If the name 'Henry Morgan' might be unfamiliar to you, or familiar only from bland television game-shows such as Garry Moore's 'I've Got A Secret', on which Morgan was a regular panelist-- or call to mind only a pirate bearing the same name-- these excerpts will surprise you. You will hear a sharp-tongued 31-year-old man, a veteran of ten years in radio and of World War II Army Air Forces service, speak less-than-glowingly about his sponsor's product. Morgan called it 'kidding the sponsor', but Eversharp-Schick, and other sponsors he treated similarly, were not laughing. The audiences were, however.
And the chances are they were buying the product. For all its pseudo-scientificism, the advertising industry has never been able truly to connect the publicity it generates for a product with the sales of that product. But the first order of business is to get the product's name known. Morgan assuredly did that. And the skeptical, even critical, tone he used strikes a listener to these over-60-year-old commercials as extraordinarily modern, very sophisticated, great fun... and peculiarly persuasive.
Sorry he didn't give you his autograph, 'jd', but that's the kind of man he was. Henry wasn't that friendly to strangers, and he did have some "grudges" against several people. Morgan was the kind of guy that, if someone asked him, "Do you know what time it is?", he'd punch them right in the mouth...or, more probably snap, "Don't you have enough sense to wear a watch?".
fromthesidelines 2 months ago
I neglected to say thank you very much for this. Brings back wonderful memories of a great comic genius. He had wit, which so many today lack. But then, today they have four letter words which passes for wit and cool. How could people buy that when there are so many examples of real talent that didn't require shock to get a laff?
jdpeiper 2 months ago
@fromthesidelines And that wasn't all. Brings back memories. I met him once after a radio broadcast in NY. Anyway, he said of Lifesavers, people weren't getting their monies worth as the candy had holes in the center. He always drove his sponsors nuts. But he was brilliant. He was standoffish, and not altogether kindly I don't think. But I liked him a lot anyway. When I met him, I was a kid, had arm in a cast and asked him to sign. He refused. Said he didn't do that sort of thing.
jdpeiper 2 months ago
If you ever heard the full shows, Henry and the crew also did some funny fake commercials-for Buzkirk cars, Gull Wing Magoo private airplanes, One A Minute Vitamins and such. He even made an album or two. one was called "Music for Mad People." not sure about the titles on any other possible Morgan albums.
musicmandon1 4 months ago
Henry's first TV show, "ON THE CORNER", was on ABC in mid-1948 (but carried on the DuMont station in New York because "Channel 7" didn't sign on until that August). Admiral appliances sponsored him, but after only five weeks into a projected 13 week run, they cancelled him because they didn't like the way he ridiculed their ad copy, either. And "HENRY MORGAN'S GREAT TALENT HUNT" on NBC for Campbell's Soup in 1951- it barely had time to change its title and format before THEY canned the show..

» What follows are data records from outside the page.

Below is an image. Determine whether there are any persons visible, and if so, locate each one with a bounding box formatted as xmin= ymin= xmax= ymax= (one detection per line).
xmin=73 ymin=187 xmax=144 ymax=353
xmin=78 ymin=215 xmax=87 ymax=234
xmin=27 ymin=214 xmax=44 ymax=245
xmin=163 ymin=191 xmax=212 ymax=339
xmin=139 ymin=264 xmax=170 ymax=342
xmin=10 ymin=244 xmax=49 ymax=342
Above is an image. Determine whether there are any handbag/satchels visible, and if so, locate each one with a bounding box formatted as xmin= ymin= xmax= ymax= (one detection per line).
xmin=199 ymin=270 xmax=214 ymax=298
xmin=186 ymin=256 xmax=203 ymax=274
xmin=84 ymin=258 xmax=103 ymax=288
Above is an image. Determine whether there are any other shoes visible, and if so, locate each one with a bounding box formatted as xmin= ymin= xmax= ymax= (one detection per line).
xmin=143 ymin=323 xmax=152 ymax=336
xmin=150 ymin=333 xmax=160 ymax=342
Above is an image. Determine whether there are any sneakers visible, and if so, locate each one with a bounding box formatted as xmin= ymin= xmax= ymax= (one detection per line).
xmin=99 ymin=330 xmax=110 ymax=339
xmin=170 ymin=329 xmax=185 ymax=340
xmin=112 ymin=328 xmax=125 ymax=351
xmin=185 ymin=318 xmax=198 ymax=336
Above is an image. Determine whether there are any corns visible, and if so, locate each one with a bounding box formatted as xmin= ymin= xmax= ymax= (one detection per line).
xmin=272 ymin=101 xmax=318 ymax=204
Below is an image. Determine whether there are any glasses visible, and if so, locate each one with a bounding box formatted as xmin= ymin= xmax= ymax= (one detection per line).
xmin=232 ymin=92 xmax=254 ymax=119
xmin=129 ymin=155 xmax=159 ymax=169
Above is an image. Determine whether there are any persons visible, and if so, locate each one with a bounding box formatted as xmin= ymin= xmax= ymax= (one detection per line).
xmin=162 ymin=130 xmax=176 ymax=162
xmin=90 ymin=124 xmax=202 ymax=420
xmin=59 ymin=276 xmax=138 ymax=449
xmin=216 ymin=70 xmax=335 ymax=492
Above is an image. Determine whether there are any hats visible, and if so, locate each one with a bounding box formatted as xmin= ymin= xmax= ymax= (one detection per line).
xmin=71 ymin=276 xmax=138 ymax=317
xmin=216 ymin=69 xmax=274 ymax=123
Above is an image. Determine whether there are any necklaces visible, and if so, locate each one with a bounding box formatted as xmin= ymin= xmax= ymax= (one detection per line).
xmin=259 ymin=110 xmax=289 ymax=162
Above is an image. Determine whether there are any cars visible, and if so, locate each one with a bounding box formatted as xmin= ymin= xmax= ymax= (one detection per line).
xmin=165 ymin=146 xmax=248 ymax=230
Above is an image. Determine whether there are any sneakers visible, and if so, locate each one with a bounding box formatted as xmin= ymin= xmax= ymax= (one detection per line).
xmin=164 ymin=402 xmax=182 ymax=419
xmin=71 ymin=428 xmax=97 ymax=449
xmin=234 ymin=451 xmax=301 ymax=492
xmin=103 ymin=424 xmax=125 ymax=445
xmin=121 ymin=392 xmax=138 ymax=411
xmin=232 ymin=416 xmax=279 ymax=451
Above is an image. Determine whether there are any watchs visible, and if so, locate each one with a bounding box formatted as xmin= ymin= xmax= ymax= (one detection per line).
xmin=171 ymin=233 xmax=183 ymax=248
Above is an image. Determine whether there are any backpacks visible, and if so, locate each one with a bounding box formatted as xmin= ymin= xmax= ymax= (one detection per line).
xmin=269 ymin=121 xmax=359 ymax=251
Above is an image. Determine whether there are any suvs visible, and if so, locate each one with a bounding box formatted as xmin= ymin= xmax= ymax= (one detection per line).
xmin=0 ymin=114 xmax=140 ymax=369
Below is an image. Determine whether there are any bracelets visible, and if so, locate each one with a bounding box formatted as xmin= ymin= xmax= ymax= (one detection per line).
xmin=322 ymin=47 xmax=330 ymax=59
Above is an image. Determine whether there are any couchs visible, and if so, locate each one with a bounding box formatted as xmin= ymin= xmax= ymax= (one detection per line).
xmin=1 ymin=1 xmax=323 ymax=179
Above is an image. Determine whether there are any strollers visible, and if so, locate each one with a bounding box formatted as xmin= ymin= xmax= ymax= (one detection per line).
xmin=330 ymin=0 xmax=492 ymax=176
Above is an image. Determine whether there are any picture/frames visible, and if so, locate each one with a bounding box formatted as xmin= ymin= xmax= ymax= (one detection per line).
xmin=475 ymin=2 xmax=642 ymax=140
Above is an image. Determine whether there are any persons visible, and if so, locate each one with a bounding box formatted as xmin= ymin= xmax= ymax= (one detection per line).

fromthesidelines 9 months ago
Others, like Life Savers, dropped his show after he declared he was going to market the leftover mints that originally filled their "Hole In The Middle"-as "Morgan's Mint Middles". Eversharp put up with him for about a season and a half before they finally decided they were sick of his attitude towards their ad copy as well, and cancelled him. He went through at least two other sponsors before his radio show finally ended in 1950 {his last was an early Sunday evening "sustainer" on NBC}.
fromthesidelines 9 months ago
If there was one thing Henry Morgan did NOT like, it was "professional ad copy". That's why he often poked fun at his various sponsors' methods of selling their products, as early as his quarter-hour WOR/Mutual show, "HERE'S MORGAN". Some of those sponsors, like Adler Shoes, liked his "cynical" style of selling the product [he coined the phrase, "Old Man Adler", which stuck long after he stopped selling their "elevator shoes"]....
fromthesidelines 9 months ago
Wow...thank you. I remember seeing Henry Morgan on TV when I was a kid. Didn't get him then, of course. Thank goodness for a coworker in 1978 who said, "Remember that comedian on TV? Who always had a BAD word for everyone? Henry Morgan?" Greatest crank ever. Haha.... thank you for posting.
JeffW77 9 months ago
One of the wittiest and most sardonic comedians that ever lived.
Henry was a genius in his own kind of way. he's missed, ... so is the ero
to which he belonged.
lenbenhear 1 year ago
SmilingPessimist -- are you the incarmation of Henry Morgan because that was his persona too. I remember Henry Morgan from radio, television, and MAD magazine. I loved him. Thanks for posting this.